Perft(13) betting pool

Daniel Shawul · Post by **Daniel Shawul** » Sun Aug 07, 2011 8:41 pm

hgm wrote:
Daniel Shawul wrote:OTOH you prune many moves but still could have two or more moves to investigate at a ply. At least that is how I understood it. I don't pretend to know all about your method so do care to explain if i misunderstood. So that makes it heavy because it investigates more than one moves at a ply.
You overlook the fact that I can also have zero moves per node,and that that probability is larger than having two or more. On the average I search less than one node, because my acceptance probability is 1/32, and there are on average less than 32 moves per node. So I guess that in your terminology my method is actually lighter than all the others.

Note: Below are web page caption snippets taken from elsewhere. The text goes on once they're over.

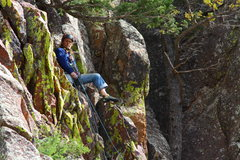Rock Climbing Photo: Landy at the belay tree, (10 ft rotten rock is all...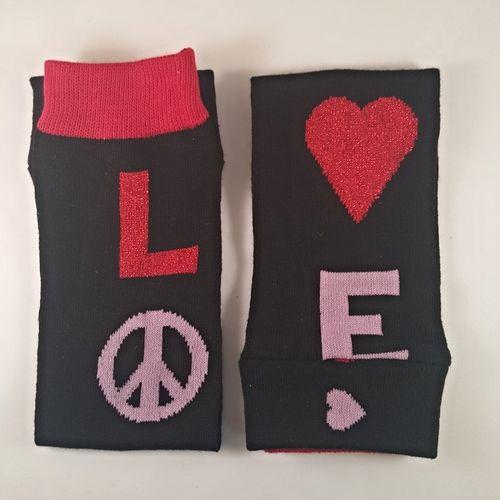 Håndlavet baby leggings! Gør bleskifte lettere, da du ikke skal have bukser/leggings/strømpebukser af først, men bleen er fri. Beskytter dit barns ben og knæ når de kravler. Det er mere behageligt for dit barn at kravle på hårde overflader. Holder dit barns ben varme uden de har følelsen af stramme leggins eller strømpebukser. Dit barn kan bruge dem sammen med bodies, kjoler, nederdele eller shorts.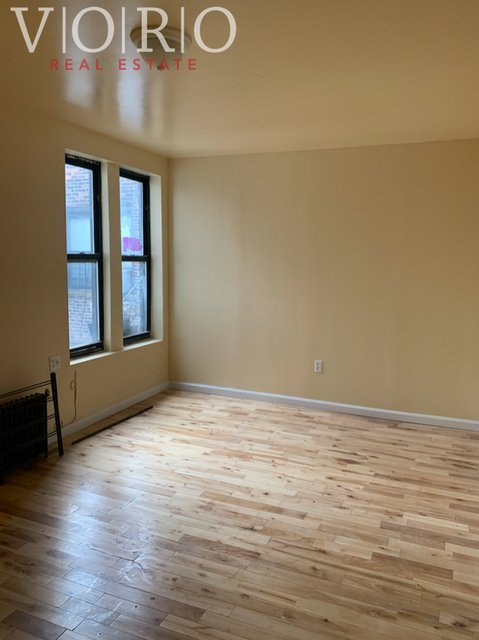3 Bedrooms, Fort George Rental in NYC for $2,100 - Photo 2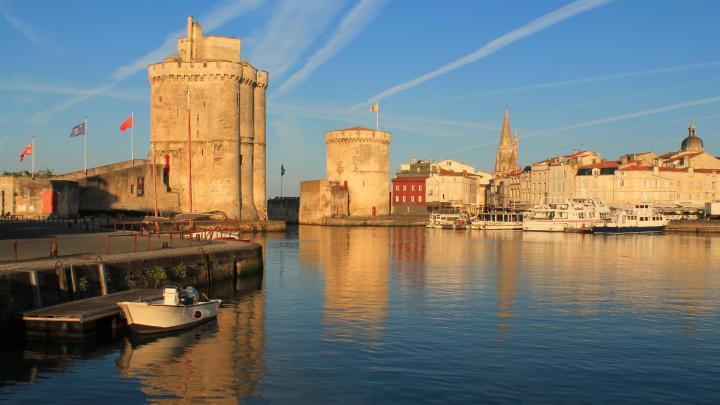 Encuentra el mejor lugar para los puertos en La Rochelle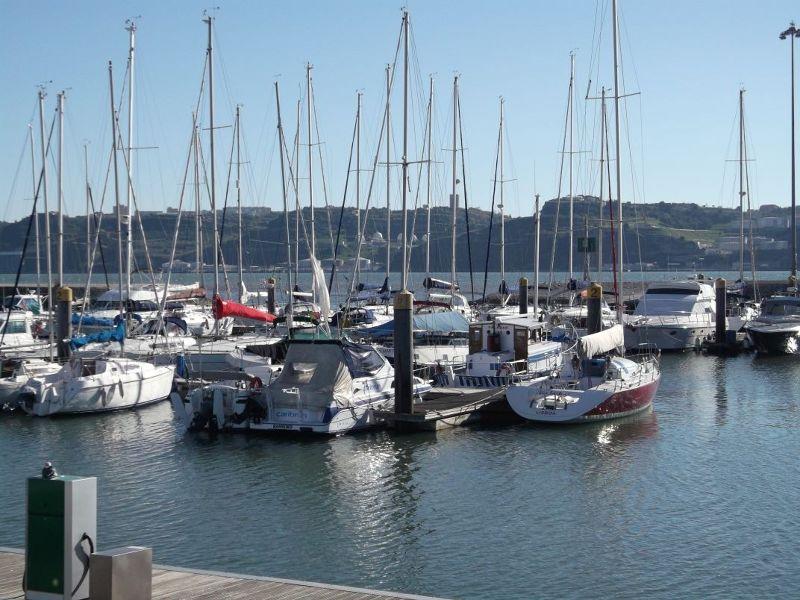 The marina near the monument. - Lisbon
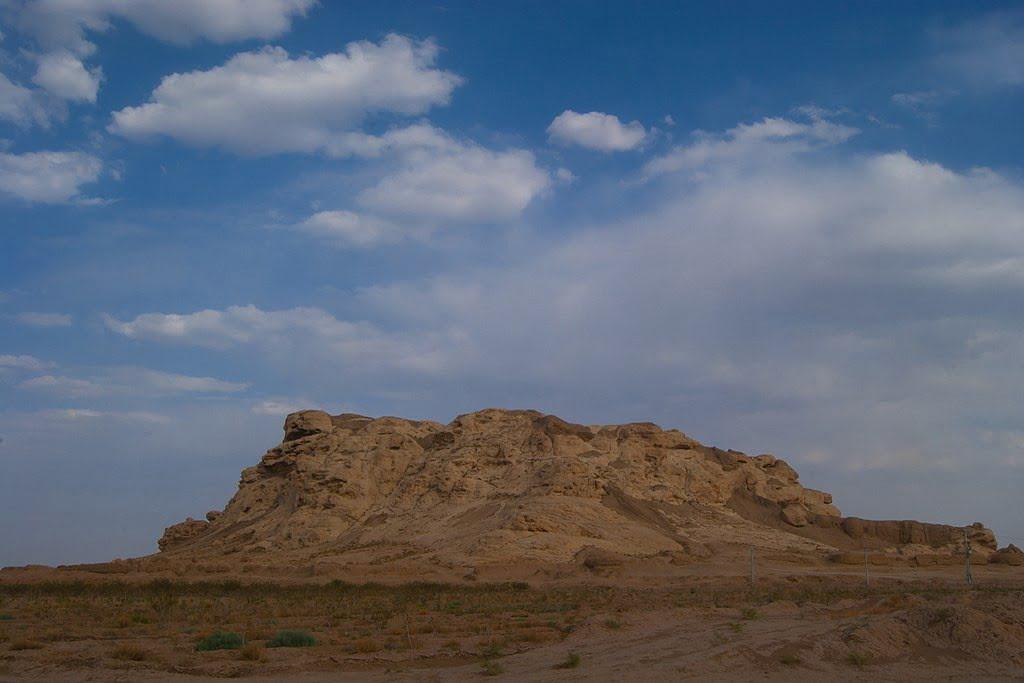 قلعه سنگی سیرجان  قلعه سنگی سیرجان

I don't know what you want me to say. It doesn't matter to me what N you currently use. You used 16 in the past... Ok so now you are saying your method could perform better than Peter's which investigates exactly 1 move (pure MC). Really not my problem! I have already told you many times it doesn't matter for my test which MC simulator I pick. Any comparisons should use the _same_ MC simulator (selective part in your case). Lighter or heavier doesn't matter. And also the same number of simulations for any full-width search depth you pick. Your tests always had more simulations for the bigger depths.

hgm · Post by **hgm** » Sun Aug 07, 2011 10:51 pm

Well, like I said, I completely lost track of what you are doing. I was just curious what the errors you quote mean.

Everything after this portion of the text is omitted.